Bancroft answered the question of who was the United States (perhaps he phrased it more gracefully) in many volumes of history, of which his History of the United States, from the Discovery of the American Continent. was the mainstay. This was  a multi-volume set of which the first book was published in 1834.  Let's look at a passage and notice how pride is built by daring deeds, and the reward of such a beautiful county. This starts at page 555 of the 1916 edition if anyone wants to pursue it further at Google books. 

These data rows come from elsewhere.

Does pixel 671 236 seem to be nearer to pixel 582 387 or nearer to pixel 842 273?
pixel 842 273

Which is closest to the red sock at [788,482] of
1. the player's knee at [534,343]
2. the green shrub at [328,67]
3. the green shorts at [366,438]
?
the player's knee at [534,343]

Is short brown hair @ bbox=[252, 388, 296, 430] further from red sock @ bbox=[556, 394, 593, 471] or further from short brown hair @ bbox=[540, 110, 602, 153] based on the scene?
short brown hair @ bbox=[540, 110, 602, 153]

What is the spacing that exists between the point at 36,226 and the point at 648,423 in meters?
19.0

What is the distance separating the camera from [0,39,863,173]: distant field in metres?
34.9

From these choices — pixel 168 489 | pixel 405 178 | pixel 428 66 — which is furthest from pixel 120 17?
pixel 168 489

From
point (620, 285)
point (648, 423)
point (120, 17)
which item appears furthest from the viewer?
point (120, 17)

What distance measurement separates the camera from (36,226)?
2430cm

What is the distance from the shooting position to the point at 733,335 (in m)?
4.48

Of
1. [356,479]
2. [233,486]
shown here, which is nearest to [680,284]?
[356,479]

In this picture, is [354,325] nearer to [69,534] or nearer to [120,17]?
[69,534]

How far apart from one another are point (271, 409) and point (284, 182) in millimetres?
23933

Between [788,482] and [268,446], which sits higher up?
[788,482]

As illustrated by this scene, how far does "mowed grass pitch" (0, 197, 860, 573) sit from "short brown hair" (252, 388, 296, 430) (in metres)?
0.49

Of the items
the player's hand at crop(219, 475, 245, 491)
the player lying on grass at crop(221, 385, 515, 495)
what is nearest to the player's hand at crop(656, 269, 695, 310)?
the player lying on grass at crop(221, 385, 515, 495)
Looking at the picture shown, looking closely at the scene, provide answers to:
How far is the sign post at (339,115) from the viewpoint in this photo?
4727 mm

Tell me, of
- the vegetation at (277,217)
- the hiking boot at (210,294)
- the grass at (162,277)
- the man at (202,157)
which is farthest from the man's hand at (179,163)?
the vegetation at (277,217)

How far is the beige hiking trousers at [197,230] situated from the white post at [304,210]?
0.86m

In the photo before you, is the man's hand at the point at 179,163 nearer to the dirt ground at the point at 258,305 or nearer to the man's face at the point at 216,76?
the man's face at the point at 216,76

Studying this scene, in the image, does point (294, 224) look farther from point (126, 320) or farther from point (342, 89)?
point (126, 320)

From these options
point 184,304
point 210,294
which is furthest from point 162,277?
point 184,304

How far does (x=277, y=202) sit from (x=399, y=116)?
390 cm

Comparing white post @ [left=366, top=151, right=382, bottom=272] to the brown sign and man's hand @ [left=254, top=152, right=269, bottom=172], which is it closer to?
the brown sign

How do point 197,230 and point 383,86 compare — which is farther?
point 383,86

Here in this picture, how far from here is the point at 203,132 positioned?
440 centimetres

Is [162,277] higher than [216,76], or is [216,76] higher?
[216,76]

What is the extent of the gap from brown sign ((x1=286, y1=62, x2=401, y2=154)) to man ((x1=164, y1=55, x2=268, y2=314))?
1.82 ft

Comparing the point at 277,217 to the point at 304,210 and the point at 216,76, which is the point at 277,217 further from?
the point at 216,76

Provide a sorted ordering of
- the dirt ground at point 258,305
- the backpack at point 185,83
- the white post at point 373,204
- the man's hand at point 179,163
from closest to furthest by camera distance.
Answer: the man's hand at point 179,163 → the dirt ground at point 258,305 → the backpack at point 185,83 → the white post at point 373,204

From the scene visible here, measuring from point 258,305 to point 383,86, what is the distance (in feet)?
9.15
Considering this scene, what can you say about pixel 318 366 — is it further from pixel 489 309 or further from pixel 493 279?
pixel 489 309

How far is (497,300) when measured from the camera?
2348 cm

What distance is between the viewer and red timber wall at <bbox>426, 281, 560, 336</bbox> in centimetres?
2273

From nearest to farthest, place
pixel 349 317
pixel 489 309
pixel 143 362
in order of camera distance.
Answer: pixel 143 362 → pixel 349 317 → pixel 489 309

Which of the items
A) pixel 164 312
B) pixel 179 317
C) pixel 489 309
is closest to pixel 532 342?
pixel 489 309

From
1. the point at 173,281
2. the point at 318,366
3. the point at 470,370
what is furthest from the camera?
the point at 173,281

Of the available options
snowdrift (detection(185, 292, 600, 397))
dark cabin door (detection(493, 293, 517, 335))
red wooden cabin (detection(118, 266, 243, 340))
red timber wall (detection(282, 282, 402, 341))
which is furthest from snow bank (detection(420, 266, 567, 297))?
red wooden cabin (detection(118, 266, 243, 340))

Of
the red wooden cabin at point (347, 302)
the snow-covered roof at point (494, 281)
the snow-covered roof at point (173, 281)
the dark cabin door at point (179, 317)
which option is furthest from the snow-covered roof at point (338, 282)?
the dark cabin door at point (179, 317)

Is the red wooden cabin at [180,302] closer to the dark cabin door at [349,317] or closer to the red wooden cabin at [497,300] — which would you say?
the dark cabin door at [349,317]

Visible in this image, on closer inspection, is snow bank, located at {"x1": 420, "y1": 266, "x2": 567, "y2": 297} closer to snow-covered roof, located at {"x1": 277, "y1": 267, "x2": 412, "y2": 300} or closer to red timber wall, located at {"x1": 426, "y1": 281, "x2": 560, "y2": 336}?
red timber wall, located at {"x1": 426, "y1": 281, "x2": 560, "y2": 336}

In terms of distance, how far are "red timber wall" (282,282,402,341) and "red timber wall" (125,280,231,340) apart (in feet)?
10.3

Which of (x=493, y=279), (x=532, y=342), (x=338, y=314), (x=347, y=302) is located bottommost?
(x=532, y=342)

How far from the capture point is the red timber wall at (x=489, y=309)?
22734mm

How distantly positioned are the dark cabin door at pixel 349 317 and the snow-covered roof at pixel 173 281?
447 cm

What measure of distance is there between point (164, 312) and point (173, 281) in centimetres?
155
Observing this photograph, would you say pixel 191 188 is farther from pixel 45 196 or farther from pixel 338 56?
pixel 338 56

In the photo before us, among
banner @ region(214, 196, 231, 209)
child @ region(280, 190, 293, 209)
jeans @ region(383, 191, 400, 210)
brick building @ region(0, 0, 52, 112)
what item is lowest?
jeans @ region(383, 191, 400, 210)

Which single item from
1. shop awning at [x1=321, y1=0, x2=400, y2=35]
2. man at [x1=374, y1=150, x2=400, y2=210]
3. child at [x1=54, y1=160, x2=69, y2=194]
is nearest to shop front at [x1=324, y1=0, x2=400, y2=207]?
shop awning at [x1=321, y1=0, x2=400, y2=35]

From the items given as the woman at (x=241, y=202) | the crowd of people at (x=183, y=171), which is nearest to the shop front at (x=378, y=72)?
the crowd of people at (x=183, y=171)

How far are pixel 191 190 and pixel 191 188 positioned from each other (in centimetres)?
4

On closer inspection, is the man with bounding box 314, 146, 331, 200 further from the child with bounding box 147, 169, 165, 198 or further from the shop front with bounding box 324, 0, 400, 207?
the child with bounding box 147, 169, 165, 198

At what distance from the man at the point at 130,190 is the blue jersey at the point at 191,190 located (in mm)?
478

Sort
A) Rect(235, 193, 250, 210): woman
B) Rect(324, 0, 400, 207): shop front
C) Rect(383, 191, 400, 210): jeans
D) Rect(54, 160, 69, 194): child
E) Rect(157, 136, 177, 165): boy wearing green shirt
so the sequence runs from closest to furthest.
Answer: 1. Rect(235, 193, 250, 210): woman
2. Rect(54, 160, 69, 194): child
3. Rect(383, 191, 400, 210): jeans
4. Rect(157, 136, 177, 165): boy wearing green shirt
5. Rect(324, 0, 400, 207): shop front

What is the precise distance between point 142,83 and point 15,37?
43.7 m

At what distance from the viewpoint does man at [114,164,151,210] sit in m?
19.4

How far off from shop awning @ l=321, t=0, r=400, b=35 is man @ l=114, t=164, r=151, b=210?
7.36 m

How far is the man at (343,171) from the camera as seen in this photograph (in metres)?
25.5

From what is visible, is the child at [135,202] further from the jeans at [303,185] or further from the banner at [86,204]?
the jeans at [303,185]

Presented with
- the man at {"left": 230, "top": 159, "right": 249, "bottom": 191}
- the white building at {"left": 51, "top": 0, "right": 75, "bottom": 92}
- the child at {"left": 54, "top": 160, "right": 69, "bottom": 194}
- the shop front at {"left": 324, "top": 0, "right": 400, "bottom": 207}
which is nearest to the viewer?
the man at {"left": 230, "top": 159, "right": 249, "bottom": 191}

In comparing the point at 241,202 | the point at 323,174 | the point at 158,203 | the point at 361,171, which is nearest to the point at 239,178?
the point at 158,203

In his peaceful habitation on the banks of the Yadkin, in North Carolina, Daniel Boone had heard Finley, the memorable pioneer trader, describe' a tract of land west of Virginia as the richest in North America, or in the world. In May 1769, having Finley as his pilot, and four others as companions, the young man, then about three-and-twenty, leaving his wife and offspring, wandered forth "in quest of the country of Kentucky," midway between the subjects of the Five Nations and the Cherokees, known to the savages as "the Dark and Bloody Ground." After a fatiguing journey through mountain ranges, the party found themselves in June on the Red river, a tributary of the Kentucky, and from the top of an eminence they surveyed with delight the beautiful plain that stretched to the north-west. Here they built their shelter, and began to reconnoitre the country and to hunt. All the kinds of wild beasts that were natural to America—the stately elk, the timid deer, the antlered stag, the wild-cat, the bear, the panther, and the wolf—couched among the canes, or roamed over the rich grasses which sprung luxuriantly even beneath the thickest shade. The buffaloes cropped fearlessly the herbage, or browsed on the leaves of the reed; sometimes there were hundreds in a drove, and round the salt licks their numbers were amazing.

The summer, in which for the first time a party of white men remained near the Elkhorn, passed away in explorations and the chase. But Boone's companions dropped off, till he was left alone with John Stewart. These two found unceasing delight in the wonders of the forest, till one evening, near Kentucky river, they were taken prisoners by a band of Indians, wanderers like themselves. They escaped, and were joined by Boone's brother; so that, when Stewart was soon after killed by savages, the first among the hecatombs of white men slain by them in their desperate battling for the lovely hunting-ground, Boone still had his brother to share with him the building and occupying of the first cottage in Kentucky.

In the spring of 1770, that brother returned to the settlements for horses and supplies of ammunition, leaving the renowned hunter "by himself, without bread, or salt, or sugar, or even a horse, or a dog." "The idea of a beloved wife," anxious for his safety, tinged his thoughts with sadness; but otherwise the cheerful, meditative man, careless of wealth, knowing the use of the rifle, though not the plough, of a strong robust frame, in the vigorous health of early manhood, ignorant of books, but versed in forest life, ever fond of tracking the deer on foot, away from men, yet in his disposition humane, generous, and gentle, was happy in the uninterrupted succession "of sylvan pleasures."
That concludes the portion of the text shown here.